Carlos Ferreira Pereira*
Porque somos interior

Por interior entendemos subdesenvolvimento, falta grave de acessibilidades não só rodoviárias, mas às redes digitais, á cultura, á saúde. Este entendimento de interior é muito português, imaginem dizer a um espanhol ou a um francês que Madrid ou Paris ficam no interior.
Desde 1984, Portugal teve a solidariedade da União Europeia, as verbas no âmbito da política comunitária, tinham como objetivo principal promover a coesão social e económica dos estados-membros, combatendo, desta forma, as assimetrias regionais neles existentes.
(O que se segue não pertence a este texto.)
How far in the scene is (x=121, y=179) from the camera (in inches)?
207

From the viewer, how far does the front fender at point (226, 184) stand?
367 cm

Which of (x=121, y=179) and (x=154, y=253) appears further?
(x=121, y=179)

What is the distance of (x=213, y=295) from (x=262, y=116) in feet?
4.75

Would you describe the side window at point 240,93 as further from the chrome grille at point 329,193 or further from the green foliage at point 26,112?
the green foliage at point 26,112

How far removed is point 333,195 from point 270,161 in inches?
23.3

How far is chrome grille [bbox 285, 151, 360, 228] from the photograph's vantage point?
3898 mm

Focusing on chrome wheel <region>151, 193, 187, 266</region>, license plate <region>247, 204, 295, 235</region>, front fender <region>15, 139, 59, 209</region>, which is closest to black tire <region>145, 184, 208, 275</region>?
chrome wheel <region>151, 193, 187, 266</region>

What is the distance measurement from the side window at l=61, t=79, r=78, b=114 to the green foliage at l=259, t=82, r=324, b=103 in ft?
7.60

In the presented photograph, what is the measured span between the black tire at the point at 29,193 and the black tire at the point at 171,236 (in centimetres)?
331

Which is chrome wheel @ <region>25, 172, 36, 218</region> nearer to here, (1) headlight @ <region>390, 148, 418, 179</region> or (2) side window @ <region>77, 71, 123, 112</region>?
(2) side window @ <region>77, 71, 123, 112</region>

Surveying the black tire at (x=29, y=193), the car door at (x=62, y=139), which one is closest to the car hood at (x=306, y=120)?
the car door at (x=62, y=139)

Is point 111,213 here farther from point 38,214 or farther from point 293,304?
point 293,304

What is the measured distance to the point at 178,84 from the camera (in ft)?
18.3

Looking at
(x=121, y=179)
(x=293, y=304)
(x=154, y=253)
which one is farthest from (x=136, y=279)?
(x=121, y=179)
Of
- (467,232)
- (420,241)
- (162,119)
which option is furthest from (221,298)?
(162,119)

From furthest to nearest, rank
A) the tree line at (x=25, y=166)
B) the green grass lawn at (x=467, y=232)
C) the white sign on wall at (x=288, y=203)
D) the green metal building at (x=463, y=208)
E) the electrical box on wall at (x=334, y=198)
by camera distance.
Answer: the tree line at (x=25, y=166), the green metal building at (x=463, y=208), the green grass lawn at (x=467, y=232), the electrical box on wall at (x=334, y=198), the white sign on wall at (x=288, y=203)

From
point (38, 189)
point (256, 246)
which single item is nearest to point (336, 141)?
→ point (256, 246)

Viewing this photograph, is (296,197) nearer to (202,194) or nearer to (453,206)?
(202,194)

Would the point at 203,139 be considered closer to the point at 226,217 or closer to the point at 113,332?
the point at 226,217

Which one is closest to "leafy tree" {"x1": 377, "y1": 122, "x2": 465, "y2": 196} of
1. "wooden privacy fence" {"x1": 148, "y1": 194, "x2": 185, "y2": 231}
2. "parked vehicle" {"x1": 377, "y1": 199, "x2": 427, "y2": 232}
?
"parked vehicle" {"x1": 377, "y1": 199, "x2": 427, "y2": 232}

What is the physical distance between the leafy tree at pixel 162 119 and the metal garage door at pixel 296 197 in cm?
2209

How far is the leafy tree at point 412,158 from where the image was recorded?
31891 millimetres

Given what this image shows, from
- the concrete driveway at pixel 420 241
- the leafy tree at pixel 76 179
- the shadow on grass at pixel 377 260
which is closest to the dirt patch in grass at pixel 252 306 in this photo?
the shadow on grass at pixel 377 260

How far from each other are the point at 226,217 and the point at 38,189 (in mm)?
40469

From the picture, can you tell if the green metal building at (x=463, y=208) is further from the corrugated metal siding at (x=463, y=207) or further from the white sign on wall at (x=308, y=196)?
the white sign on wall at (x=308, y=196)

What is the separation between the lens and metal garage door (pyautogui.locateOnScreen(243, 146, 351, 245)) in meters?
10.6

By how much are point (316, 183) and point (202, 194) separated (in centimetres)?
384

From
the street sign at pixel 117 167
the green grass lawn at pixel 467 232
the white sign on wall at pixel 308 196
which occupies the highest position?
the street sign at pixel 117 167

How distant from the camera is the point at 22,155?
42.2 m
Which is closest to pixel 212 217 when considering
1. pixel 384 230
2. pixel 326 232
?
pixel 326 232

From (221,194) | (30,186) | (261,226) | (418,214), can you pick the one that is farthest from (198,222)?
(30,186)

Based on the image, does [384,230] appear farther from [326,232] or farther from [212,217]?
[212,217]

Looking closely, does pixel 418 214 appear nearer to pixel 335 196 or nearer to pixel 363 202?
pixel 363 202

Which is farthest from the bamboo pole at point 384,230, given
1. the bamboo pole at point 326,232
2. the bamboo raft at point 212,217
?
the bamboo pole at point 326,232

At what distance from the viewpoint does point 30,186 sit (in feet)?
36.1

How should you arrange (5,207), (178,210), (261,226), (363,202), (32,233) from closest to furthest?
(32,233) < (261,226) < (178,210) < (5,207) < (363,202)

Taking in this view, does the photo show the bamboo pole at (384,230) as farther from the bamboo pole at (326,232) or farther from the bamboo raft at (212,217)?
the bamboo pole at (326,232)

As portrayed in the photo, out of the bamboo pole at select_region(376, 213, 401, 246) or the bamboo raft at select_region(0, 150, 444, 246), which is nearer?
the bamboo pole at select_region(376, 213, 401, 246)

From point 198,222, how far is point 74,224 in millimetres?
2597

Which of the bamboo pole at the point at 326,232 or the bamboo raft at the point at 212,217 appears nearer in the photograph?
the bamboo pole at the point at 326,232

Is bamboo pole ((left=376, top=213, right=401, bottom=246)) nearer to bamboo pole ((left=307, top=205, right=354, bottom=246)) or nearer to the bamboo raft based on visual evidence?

Nove milhões de euros por dia entraram no nosso país, até 2020. Foi sem dúvida, um enorme desafio para quem teve a responsabilidade de os gerir.
Trinta e seis anos volvidos, a conclusão é a de que infelizmente o Projeto para um Portugal mais equilibrado, mais coeso e socialmente mais justo se revelou um verdadeiro fracasso.
Ao contrário da capital da europa, solidaria, e consciente das dificuldades dos estados, Lisboa é bem mais egoísta, e incapaz de ser solidaria com as regiões.
Em Lisboa constroem-se centros culturais de milhões, enquanto as cidades do interior, não têm um pequeno teatro, no Litoral temos por vezes 3 autoestradas a pouca distancia, enquanto a ligação entre São Pedro do Sul e Viseu data de 1930, e a IP3 é um eterno estaleiro de obras, a cobertura das redes digitais nos concelhos montanhosos é quase inexistente, grande parte do território nem se quer está cadastrado, vasto território com grandes potencialidades de produzir riqueza para o País é terra de ninguém ou dos fogos de que toda a gente fala no verão.
Lisboa não consegue ver para lá de Vila Franca de Xira, e os eleitos do resto do País quando chegam ao parlamento, deslumbram-se com as luzes de São Bento e esquecem as dificuldades das regiões de proveniência.
A Próxima ajuda solidaria da Europa o PRR, Programa de Recuperação e Resiliência, mais conhecido como “Bazuca”, é mais uma prova de que nós os interiorenhos não podemos contar com a solidariedade Lisboeta.
A Comissão Europeia propôs seis Pilares Relevantes de investimento, entre eles estão a coesão social e territorial, no entanto ironicamente, a estratégia que assume a resiliência económica, social e territorial do país como a principal prioridade, de seguida investe as verbas principalmente nas áreas metropolitanas de Lisboa e Porto.
A Nossa interioridade deve-se principalmente á macrocefalia de Lisboa e á falta de órgãos de decisão no interior do País. Só a criação de regiões traria uma capacidade de reivindicação que os concelhos não têm.
Está na hora de pedirmos, de exigirmos órgãos que cadastrem os nossos territórios, que façam o levantamento das nossas potencialidades, que instalem as infraestruturas e que planeiem a nossa construção. Para que a palavra interior possa vir a ter outro significado.